Uncleared, unrated CDS notionals boomed in H1 2022

Non-cleared trades up 21% in six months and 14% in twelve, BIS data shows

Uncleared, unrated over-the-counter credit default swaps (CDSs) boomed during 2022’s turbulent first half, with notional value returning to levels unseen in four years, data from the Bank for International Settlements (BIS) shows.

Some $754.4 billion of CDS notional as of end-June referenced debt with no credit rating and was not routed through central counterparties (CCPs), up 21% in six months and 14% in 12, and the most since the first half of 2018.

 

 

In contrast, notionals for the same type of instruments vis à vis CCPs plummeted 9% over the first half and just under 1% compared with June 2021, to $1.26 trillion. This equated to a 63% clearing rate, the lowest since end-2019.

The increase for bilaterally-settled CDSs was overwhelmingly driven by trades with fellow BIS-reporting dealers, for 35% of the change in the first half and 49% year on year. Trades vis à vis banks and securities firms contributed the second most, 21% and 18% of the increase over the respective periods.

 

 

Notionals for contracts where the counterparty was an insurance or financial guaranty firm rose 71% compared with end-2021, the most percentage-wise across all counterparties. Non-financial customers – which include corporations, governments and households – recorded the largest surge year-on-year, at 55%. However, at $38.7 billion and $43 billion respectively, the two counterparty classes made up a tiny, if growing, slice of the non-cleared cake.

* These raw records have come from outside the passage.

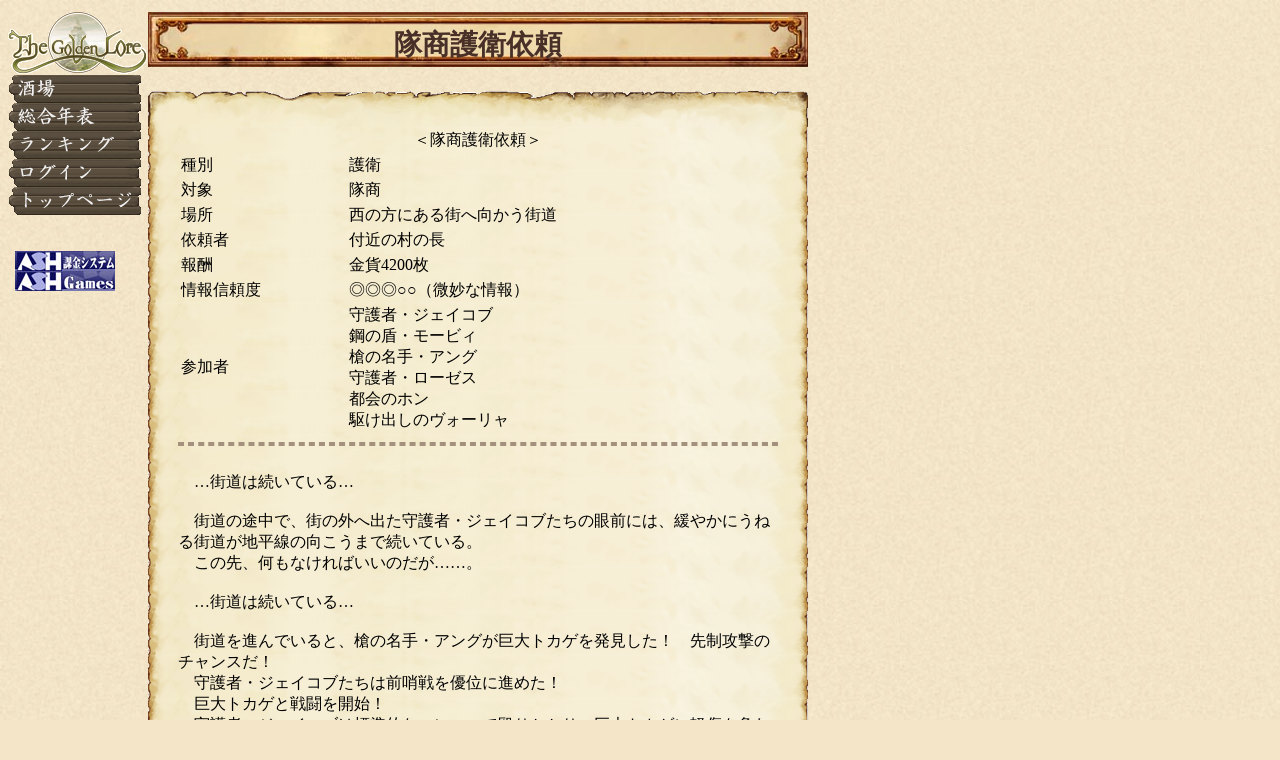

--- FILE ---
content_type: text/html;charset="EUC-JP"
request_url: http://gold.ash.jp/main/textView.cgi?id=2780358&chrid=447984
body_size: 10090
content:
<html>
<head>
<meta http-equiv="Content-Type" content="text/html; charset=EUC-JP">
<link rel="stylesheet" type="text/css" href="/lib/style.css">
<title>隊商護衛依頼 | The Golden Lore</title>
</head>
<body bgcolor="#f4e4c8" text="#000000" background="/img/bg.jpg">
<table width=800 cellpadding=0 cellspacing=0>
<tr valign=top><td width=140>

<div id=mainmenu style="position:absolute;top:10;">

<a href="/"><img src="/img/logo_menu.gif" width=140 border=0 alt="トップページ" title="トップページ" /></a><br />
<a href="/main/bar.cgi"><img src="/img/menu_bar_b.gif" width=133 height=28 border=0 alt="酒場" title="酒場" /></a><br />
<a href="/main/underconstruction.cgi"><img src="/img/menu_history_b.gif" width=133 height=28 border=0 alt="総合年表" title="総合年表" /></a><br />
<a href="/main/underconstruction.cgi"><img src="/img/menu_ranking_b.gif" width=133 height=28 border=0 alt="ランキング" title="ランキング" /></a><br />
<a href="/main/login.cgi"><img src="/img/menu_login_b.gif" width=133 height=28 border=0 alt="ログイン" title="ログイン" /></a><br />
<a href="/"><img src="/img/menu_top_b.gif" width=133 height=28 border=0 alt="トップページ" title="トップページ" /></a><br />

<br />
<br />

<div style="margin-left:7px">
<a href="http://star.ash.jp/"><img src="/img/abs.jpg" width=100 height=20 border=0 alt="ASH課金システム" title="ASH課金システム" /></a><br />
<a href="http://games.ash.jp/"><img src="/img/ags.jpg" width=100 height=20 border=0 alt="ASH Games" title="ASH Games" /></a><br />
</div>

</div>

<script language="JavaScript">
<!--
var m = 220;
var margin = 10;
var waits = 10;
var b = 0;
var c = 0;
function watchScroll(){
	var h,y;
	if(document.getElementById){}else{ return; }
	if(eval("document.body.clientHeight")){
		h = document.body.clientHeight;
		y = document.body.scrollTop;
	}else{
		h = window.innerHeight;
		y = window.scrollY;
	}
	if(m > h){ return; }
	if(b != y){
		b = y;
		c = 0;
	}else{
		var t = numCut(document.getElementById('mainmenu').style.top);
		if(t != y + margin){ c = c + 1; }
		if(waits * c >= 500){
			document.getElementById('mainmenu').style.top = y + margin;
		}
	}
}
function numCut(n){
	var i = n.replace(/px|pt/,'')
	i = eval(i);
	return i;
}
setInterval('watchScroll()',waits);
-->
</script>

</td><td width=660>
<h1 class=title>隊商護衛依頼</h1>
<img src="/img/bg_body01.gif" width=660 height=36 style="margin-top:10px"><br>
<table width=660 border=0 cellpadding=0 cellspacing=0 background="/img/bg_body02.gif" style="padding:0 30px">
<tr><td>
<table width=600>
<tr><td colspan=2 align="center">＜隊商護衛依頼＞</td></tr>
<tr><td>種別</td><td>護衛</td></tr>
<tr><td>対象</td><td>隊商</td></tr>
<tr><td>場所</td><td>西の方にある街へ向かう街道</td></tr>
<tr><td>依頼者</td><td>付近の村の長</td></tr>
<tr><td>報酬</td><td>金貨4200枚</td></tr>
<tr><td>情報信頼度</td><td>◎◎◎○○（微妙な情報）</td></tr>
<tr><td>参加者</td><td>守護者・ジェイコブ<br>鋼の盾・モービィ<br>槍の名手・アング<br>守護者・ローゼス<br>都会のホン<br>駆け出しのヴォーリャ</td></tr>
</table>


<hr>

　<br>
　…街道は続いている…<br>
<br>
　街道の途中で、街の外へ出た守護者・ジェイコブたちの眼前には、緩やかにうねる街道が地平線の向こうまで続いている。<br>
　この先、何もなければいいのだが……。<br>
　<br>
　…街道は続いている…<br>
<br>
　街道を進んでいると、槍の名手・アングが巨大トカゲを発見した！　先制攻撃のチャンスだ！<br>
　守護者・ジェイコブたちは前哨戦を優位に進めた！<br>
　巨大トカゲと戦闘を開始！<br>
　守護者・ジェイコブは標準的なハンマーで殴りかかり、巨大トカゲに軽傷を負わせた。<br>
　駆け出しのヴォーリャは、巨大トカゲを倒した！<br>
　いくらかの被害を受けたが、守護者・ジェイコブたちは戦闘に勝利した。<br>
　<br>
　…街道は続いている……<br>
<br>
　街道を進んでいると、街道を進む守護者・ジェイコブたちの行く手に、瓦礫の山が立ちはだかっている。<br>
　何者かが通行を妨害するために置いたようだが……？<br>
　守護者・ジェイコブたちは長い時間をかけて瓦礫の山を除去した。<br>
　しかし……<br>
　手間取っている間に、何者かに取り囲まれてしまった！<br>
　盗賊団の伏兵が現れた！<br>
　守護者・ジェイコブたちは前哨戦を優位に進めつつ、本格的な戦闘に突入した！<br>
　盗賊団の伏兵の群れと戦闘を開始！<br>
　駆け出しのヴォーリャは、盗賊団の伏兵を倒した！<br>
　鋼の盾・モービィは、盗賊団の伏兵を倒した！<br>
　守護者・ジェイコブは標準的なハンマーで殴りかかり、盗賊団の伏兵に大打撃を与えた。<br>
　守護者・ジェイコブは、盗賊団の伏兵を倒した！<br>
　守護者・ジェイコブは標準的なハンマーで殴りかかり、盗賊団の伏兵に致命傷を与えた。<br>
　守護者・ジェイコブは、盗賊団の伏兵を倒した！<br>
　守護者・ローゼスは、盗賊団の伏兵を倒した！<br>
　さしたる被害もなく守護者・ジェイコブたちは戦闘に快勝した。<br>
　<br>
　…街道は続いている…<br>
<br>
　街道を進んでいると、街道を進む守護者・ジェイコブたちの行く手に、瓦礫の山が立ちはだかっている。<br>
　何者かが通行を妨害するために置いたようだが……？<br>
　守護者・ジェイコブたちは長い時間をかけて瓦礫の山を除去した。<br>
　しかし……<br>
　手間取っている間に、何者かに取り囲まれてしまった！<br>
　盗賊団の伏兵が現れた！<br>
　盗賊団の伏兵の群れと戦闘を開始！<br>
　都会のホンは、盗賊団の伏兵を倒した！<br>
　槍の名手・アングは、盗賊団の伏兵を倒した！<br>
　守護者・ジェイコブは標準的なハンマーで殴りかかり、盗賊団の伏兵に致命傷を与えた。<br>
　守護者・ジェイコブは、盗賊団の伏兵を倒した！<br>
　守護者・ローゼスは、盗賊団の伏兵を倒した！<br>
　守護者・ローゼスは、盗賊団の伏兵を倒した！<br>
　さしたる被害もなく守護者・ジェイコブたちは戦闘に快勝した。<br>
　<br>
　…街道は続いている………<br>
<br>
　街道を進んでいると、槍の名手・アングが巨大トカゲを発見した！　先制攻撃のチャンスだ！<br>
　守護者・ジェイコブたちは前哨戦を優位に進めた！<br>
　巨大トカゲと戦闘を開始！<br>
　守護者・ジェイコブは標準的なハンマーを振るい、巨大トカゲに手傷を負わせた。<br>
　守護者・ジェイコブは標準的なハンマーで殴りかかり、巨大トカゲに軽傷を負わせた。<br>
　守護者・ジェイコブは、巨大トカゲを倒した！<br>
　少なくない被害を受けたが、守護者・ジェイコブたちは戦闘に勝利した。<br>
　<br>
　…街道は続いている…<br>
<br>
　街道を進んでいると、街道を進む守護者・ジェイコブたちの行く手に、瓦礫の山が立ちはだかっている。<br>
　何者かが通行を妨害するために置いたようだが……？<br>
　守護者・ジェイコブたちは長い時間をかけて瓦礫の山を除去した。<br>
　しかし……<br>
　手間取っている間に、何者かに取り囲まれてしまった！<br>
　盗賊団の伏兵が現れた！<br>
　盗賊団の伏兵の群れと戦闘を開始！<br>
　槍の名手・アングは、盗賊団の伏兵を倒した！<br>
　守護者・ジェイコブは標準的なハンマーで殴りかかり、盗賊団の伏兵に大打撃を与えた。<br>
　守護者・ローゼスは、盗賊団の伏兵を倒した！<br>
　鋼の盾・モービィは、盗賊団の伏兵を倒した！<br>
　駆け出しのヴォーリャは、盗賊団の伏兵を倒した！<br>
　守護者・ジェイコブは標準的なハンマーで殴りかかり、盗賊団の伏兵に致命傷を与えた。<br>
　守護者・ジェイコブは、盗賊団の伏兵を倒した！<br>
　いくらかの被害を受けたが、守護者・ジェイコブたちは戦闘に勝利した。<br>
　<br>
　…街道は続いている……<br>
<br>
　街道を進んでいると、槍の名手・アングがオーガの群れを発見した！　先制攻撃のチャンスだ！<br>
　守護者・ジェイコブたちは前哨戦を優位に進めた！<br>
　オーガの群れと戦闘を開始！<br>
　槍の名手・アングは、オーガを倒した！<br>
　都会のホンは、オーガを倒した！<br>
　守護者・ローゼスは、オーガを倒した！<br>
　駆け出しのヴォーリャは、オーガを倒した！<br>
　鋼の盾・モービィは、オーガを倒した！<br>
　さしたる被害もなく守護者・ジェイコブたちは戦闘に快勝した。<br>
　敵の遺留品を調べてみると、値打ちのありそうな物が多少は混ざっていることが分かった。<br>
　守護者・ジェイコブたちは、その中から目ぼしい物を選んで持ち帰ることにした。<br>
　『とても出来の良いモーニングスター』を手に入れた。<br>
　<br>
　…街道は続いている………………<br>
<br>
　街道を進んでいると、オーガの群れを発見した！<br>
　守護者・ジェイコブたちは前哨戦を優位に進めた！<br>
　オーガの群れと戦闘を開始！<br>
　槍の名手・アングは、オーガを倒した！<br>
　守護者・ジェイコブはオーガの攻撃を受け、軽傷を負った。<br>
　守護者・ジェイコブは標準的なハンマーで殴りかかり、オーガに致命傷を与えた。<br>
　守護者・ジェイコブは、オーガを倒した！<br>
　駆け出しのヴォーリャは、オーガを倒した！<br>
　鋼の盾・モービィは、オーガを倒した！<br>
　守護者・ローゼスは、オーガを倒した！<br>
　いくらかの被害を受けたが、守護者・ジェイコブたちは戦闘に勝利した。<br>
　<br>
　…街道は続いている……<br>
<br>
　街道の途中で、目的地が見えてきた！<br>
　……と、その時……<br>
　槍の名手・アングが盗賊の一団を発見した！　先制攻撃のチャンスだ！<br>
　屈強な盗賊の群れを率いた盗賊団の駆け出し指揮官と戦闘を開始！<br>
　駆け出しのヴォーリャは、屈強な盗賊を倒した！<br>
　守護者・ジェイコブは標準的なハンマーで殴りかかり、屈強な盗賊に致命傷を与えた。<br>
　守護者・ジェイコブは、屈強な盗賊を倒した！<br>
　守護者・ジェイコブは屈強な盗賊の攻撃を受け、軽傷を負った。<br>
　鋼の盾・モービィは、屈強な盗賊を倒した！<br>
　駆け出しのヴォーリャは、盗賊団の駆け出し指揮官を倒した！<br>
　守護者・ジェイコブは標準的なハンマーで殴りかかり、屈強な盗賊に致命傷を与えた。<br>
　守護者・ジェイコブは、屈強な盗賊を倒した！<br>
　いくらかの被害を受けたが、守護者・ジェイコブたちは戦闘に勝利した。<br>
　敵の遺留品を調べてみると、値打ちのありそうな物が多少は混ざっていることが分かった。<br>
　守護者・ジェイコブたちは、その中から目ぼしい物を選んで持ち帰ることにした。<br>
　『とても出来の良い手袋』を手に入れた。<br>
　こうして無事に護衛の任を全うした守護者・ジェイコブたちは、意気揚々と街へ凱旋した。<br>

　槍の名手・アングが『とても出来の良い手袋』を獲得した。<br>
　都会のホンが『とても出来の良いモーニングスター』を獲得した。<br>


<hr>

　守護者・ジェイコブの冒険は終わった。<br>
　冒険成功！！<br>
<br>
　報酬として金貨 4200 枚を受け取った。<br>
　　<br>
　筋力 が 8 増加した。<br>
　敏捷 が 4 増加した。<br>
　器用 が 3 増加した。<br>
　耐久 が 6 増加した。<br>
　感応 が 4 増加した。<br>
　知力 が 1 増加した。<br>
　魔力 が 2 増加した。<br>
　　<br>
　情熱が 64 増加した！<br>
　　<br>
　『槌の名手・ジェイコブ』と呼ばれるようになった。<br>
　『小金持ちのジェイコブ』と呼ばれるようになった。<br>


</td></tr>
</table>
<img src="/img/bg_body03.gif" width=660 height=36><br>

</td></tr>
</table>

</body>
</html>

Contrasting with the trend in the unrated space, CDSs referencing investment- or sub-investment-grade debt tilted towards CCPs, with clearing rates rising two percentage points to 69% for the former and one percentage point to 61% for the latter.

What is it?

The BIS OTC derivatives statistics capture the outstanding positions of banks and other major derivatives dealers at end-June and end-December each year. They are reported on a consolidated basis and combine two sources: data reported every six months by derivatives dealers in 12 jurisdictions; and data reported every three years by dealers in more than 30 additional jurisdictions.

The CDS data is broken down by the rating of the referenced exposure, as well as by eight counterparty types: other reporting dealers; CCPs; banks and securities firms; insurance and financial guaranty firms; special purpose vehicles and similar such entities; hedge funds; other financial institutions; and non-financial customers.

Why it matters

That banks – whether broker-dealers themselves or not – dived into unrated CDSs during 2022’s stormy first half is no surprise. In just six months, default risk surged across the board as it hadn’t since the Covid-19 pandemic’s early days, while thinning market liquidity fanned worries about being able to unload souring exposures at acceptable prices.

By buying unrated CDSs, lenders may have sought to hedge hard-to-value, hard-to-shed exposures, such as loans in the middle market or non-syndicated spaces – a hot potato in need of some cooling. On the other side of the trade, hedge funds and other institutional investors may have seen chances for opportunistic trades as volatility revealed who had been swimming naked during the cheap-money era.

That this didn’t lead to a surge in clearing rates both suggests that counterparty risk wasn’t as growing a concern as credit risk and that demand accrued mostly to instruments that weren’t clearable in the first place.

Whether dealers continued to write unrated, uncleared CDSs into the second half of the year – data for which won’t be available from the BIS until May – was likely predicated on two factors: whether capital charges for counterparty credit risk, starting with credit valuation adjustments, remained within capacity; and whether the extra notionals did not threaten to inflate systemic scores to costlier levels.